[Data items]
◇ ◇ ◇
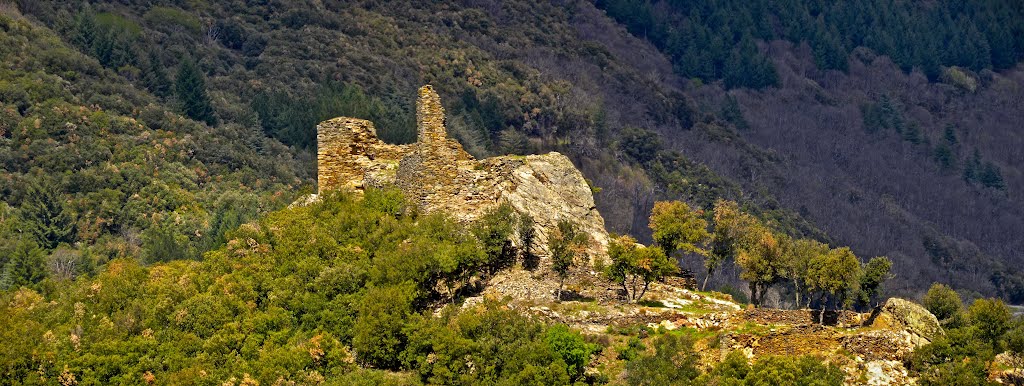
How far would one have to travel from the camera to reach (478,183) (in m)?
53.6

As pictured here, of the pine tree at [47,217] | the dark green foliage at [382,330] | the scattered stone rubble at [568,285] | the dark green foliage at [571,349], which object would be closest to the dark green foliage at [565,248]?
the scattered stone rubble at [568,285]

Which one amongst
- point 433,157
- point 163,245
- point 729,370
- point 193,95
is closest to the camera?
point 729,370

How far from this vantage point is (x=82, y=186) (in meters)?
105

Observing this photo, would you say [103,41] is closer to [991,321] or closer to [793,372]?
[991,321]

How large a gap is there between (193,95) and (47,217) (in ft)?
98.5

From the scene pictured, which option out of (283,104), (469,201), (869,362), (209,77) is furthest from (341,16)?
(869,362)

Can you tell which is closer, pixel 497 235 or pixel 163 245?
pixel 497 235

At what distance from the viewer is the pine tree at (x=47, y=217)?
324 ft

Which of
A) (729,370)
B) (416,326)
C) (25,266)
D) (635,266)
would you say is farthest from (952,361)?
(25,266)

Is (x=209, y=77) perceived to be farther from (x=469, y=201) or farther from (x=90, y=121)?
(x=469, y=201)

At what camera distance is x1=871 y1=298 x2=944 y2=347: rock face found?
148ft

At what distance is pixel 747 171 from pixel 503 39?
32.1 metres

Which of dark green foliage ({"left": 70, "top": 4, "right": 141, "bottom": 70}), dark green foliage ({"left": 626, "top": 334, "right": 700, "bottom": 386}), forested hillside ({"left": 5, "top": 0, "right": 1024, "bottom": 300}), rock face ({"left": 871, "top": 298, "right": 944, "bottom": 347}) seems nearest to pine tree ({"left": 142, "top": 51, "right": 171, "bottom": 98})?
forested hillside ({"left": 5, "top": 0, "right": 1024, "bottom": 300})

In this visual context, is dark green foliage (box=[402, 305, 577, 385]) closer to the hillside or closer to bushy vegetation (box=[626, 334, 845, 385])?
the hillside
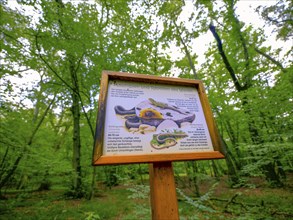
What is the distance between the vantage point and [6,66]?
6.71 metres

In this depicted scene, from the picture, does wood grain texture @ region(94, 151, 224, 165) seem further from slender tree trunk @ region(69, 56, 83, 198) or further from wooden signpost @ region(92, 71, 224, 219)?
slender tree trunk @ region(69, 56, 83, 198)

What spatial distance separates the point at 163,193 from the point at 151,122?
49 centimetres

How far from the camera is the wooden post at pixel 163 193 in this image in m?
1.10

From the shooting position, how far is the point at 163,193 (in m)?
1.14

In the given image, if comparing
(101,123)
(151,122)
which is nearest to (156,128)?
(151,122)

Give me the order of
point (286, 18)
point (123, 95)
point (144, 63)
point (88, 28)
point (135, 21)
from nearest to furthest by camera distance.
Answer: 1. point (123, 95)
2. point (88, 28)
3. point (286, 18)
4. point (144, 63)
5. point (135, 21)

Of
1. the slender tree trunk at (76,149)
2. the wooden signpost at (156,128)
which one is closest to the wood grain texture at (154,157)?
the wooden signpost at (156,128)

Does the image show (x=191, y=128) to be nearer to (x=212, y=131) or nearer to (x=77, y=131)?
(x=212, y=131)

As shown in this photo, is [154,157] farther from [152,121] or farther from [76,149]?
[76,149]

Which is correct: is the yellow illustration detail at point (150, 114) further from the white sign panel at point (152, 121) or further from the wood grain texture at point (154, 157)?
the wood grain texture at point (154, 157)

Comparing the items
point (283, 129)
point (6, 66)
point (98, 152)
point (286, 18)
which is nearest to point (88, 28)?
point (6, 66)

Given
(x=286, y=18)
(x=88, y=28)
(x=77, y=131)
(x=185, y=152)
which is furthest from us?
(x=77, y=131)

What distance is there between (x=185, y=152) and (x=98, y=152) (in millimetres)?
605

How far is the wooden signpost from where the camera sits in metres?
1.11
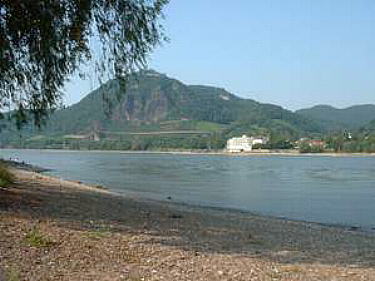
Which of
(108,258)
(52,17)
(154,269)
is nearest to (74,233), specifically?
(108,258)

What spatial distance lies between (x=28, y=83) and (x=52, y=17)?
7.62 ft

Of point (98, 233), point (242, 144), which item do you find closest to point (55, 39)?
point (98, 233)

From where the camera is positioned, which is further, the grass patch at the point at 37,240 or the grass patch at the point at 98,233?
the grass patch at the point at 98,233

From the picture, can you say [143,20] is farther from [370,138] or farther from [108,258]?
[370,138]

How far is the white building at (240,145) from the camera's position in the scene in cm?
17088

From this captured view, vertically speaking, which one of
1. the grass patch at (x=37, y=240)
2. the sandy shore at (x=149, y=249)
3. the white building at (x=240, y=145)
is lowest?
the sandy shore at (x=149, y=249)

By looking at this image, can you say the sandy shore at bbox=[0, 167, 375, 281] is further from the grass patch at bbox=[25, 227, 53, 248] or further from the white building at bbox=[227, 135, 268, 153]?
the white building at bbox=[227, 135, 268, 153]

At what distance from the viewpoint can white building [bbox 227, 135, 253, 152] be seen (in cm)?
17088

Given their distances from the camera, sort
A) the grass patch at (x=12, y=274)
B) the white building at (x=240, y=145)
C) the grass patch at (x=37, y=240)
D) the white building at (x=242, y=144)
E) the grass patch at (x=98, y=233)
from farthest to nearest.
Result: 1. the white building at (x=242, y=144)
2. the white building at (x=240, y=145)
3. the grass patch at (x=98, y=233)
4. the grass patch at (x=37, y=240)
5. the grass patch at (x=12, y=274)

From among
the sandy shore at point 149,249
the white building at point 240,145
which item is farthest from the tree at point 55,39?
the white building at point 240,145

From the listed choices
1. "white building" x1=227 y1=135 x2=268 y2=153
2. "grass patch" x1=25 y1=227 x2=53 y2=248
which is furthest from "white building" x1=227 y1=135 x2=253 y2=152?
"grass patch" x1=25 y1=227 x2=53 y2=248

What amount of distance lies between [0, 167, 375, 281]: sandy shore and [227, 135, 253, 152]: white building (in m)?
155

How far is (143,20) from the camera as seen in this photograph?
43.5 ft

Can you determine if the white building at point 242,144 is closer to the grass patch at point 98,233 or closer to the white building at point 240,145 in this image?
the white building at point 240,145
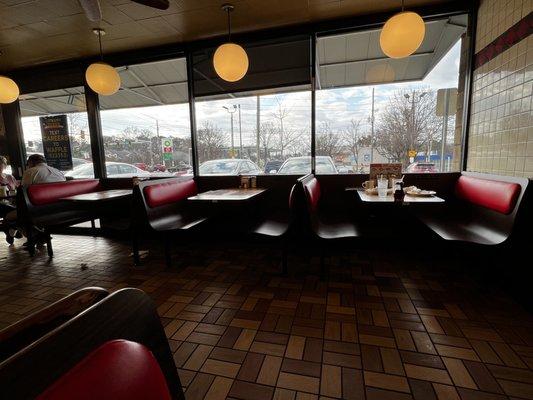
◇ ◇ ◇
Reproduce the data word for word, starting at the beginning and continuing through the line that contains "6.71 metres". Leave the pictures out of your answer.

How far would one have to travel from the camera to reach (478,183) (in m)?
53.6

As pictured here, of the pine tree at [47,217] | the dark green foliage at [382,330] | the scattered stone rubble at [568,285] | the dark green foliage at [571,349], which object would be closest to the dark green foliage at [565,248]?
the scattered stone rubble at [568,285]

Which one amongst
- point 433,157
- point 163,245
- point 729,370
- point 193,95
is closest to the camera?
point 729,370

How far from this vantage point is (x=82, y=186) (in meters)?
105

Observing this photo, would you say [103,41] is closer to [991,321] or closer to [793,372]?
[991,321]

How large a gap is there between (193,95) and (47,217) (in ft)?
98.5

From the scene pictured, which option out of (283,104), (469,201), (869,362), (209,77) is furthest from (341,16)?
(869,362)

Can you tell which is closer, pixel 497 235 or pixel 163 245?
pixel 497 235

At what distance from the viewer is the pine tree at (x=47, y=217)?
324 ft

Which of
A) (729,370)
B) (416,326)
C) (25,266)
D) (635,266)
would you say is farthest from (952,361)?
(25,266)

Is (x=209, y=77) perceived to be farther from (x=469, y=201) or farther from (x=90, y=121)?
(x=469, y=201)

At what camera distance is x1=871 y1=298 x2=944 y2=347: rock face found?
148ft

At what distance is pixel 747 171 from pixel 503 39?
32.1 metres

Which of dark green foliage ({"left": 70, "top": 4, "right": 141, "bottom": 70}), dark green foliage ({"left": 626, "top": 334, "right": 700, "bottom": 386}), forested hillside ({"left": 5, "top": 0, "right": 1024, "bottom": 300}), rock face ({"left": 871, "top": 298, "right": 944, "bottom": 347}) seems nearest to pine tree ({"left": 142, "top": 51, "right": 171, "bottom": 98})?
forested hillside ({"left": 5, "top": 0, "right": 1024, "bottom": 300})

In this visual context, is dark green foliage (box=[402, 305, 577, 385]) closer to the hillside or closer to bushy vegetation (box=[626, 334, 845, 385])?
the hillside
What is the distance between the vantage point and [6,66]?
6.71 metres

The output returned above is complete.